## Given information

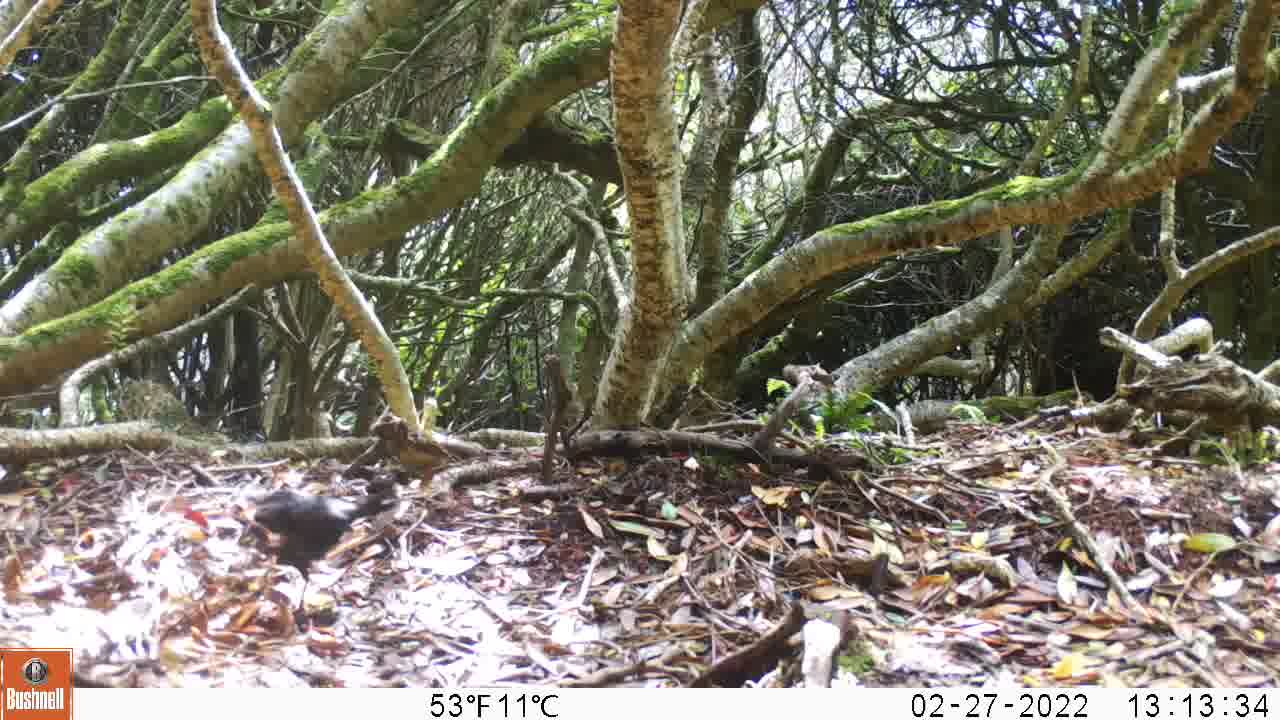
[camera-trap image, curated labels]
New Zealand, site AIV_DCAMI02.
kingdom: Animalia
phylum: Chordata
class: Aves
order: Passeriformes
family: Turdidae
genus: Turdus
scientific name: Turdus merula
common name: eurasian blackbird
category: blackbird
Blackbird (eurasian blackbird) (Turdus merula).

## Task details
Make an exact copy of each line, beginning at the one containing "family: Turdidae" and ending with the last line of the data, and of no other line.

## Solution
family: Turdidae
genus: Turdus
scientific name: Turdus merula
common name: eurasian blackbird
category: blackbird
Blackbird (eurasian blackbird) (Turdus merula).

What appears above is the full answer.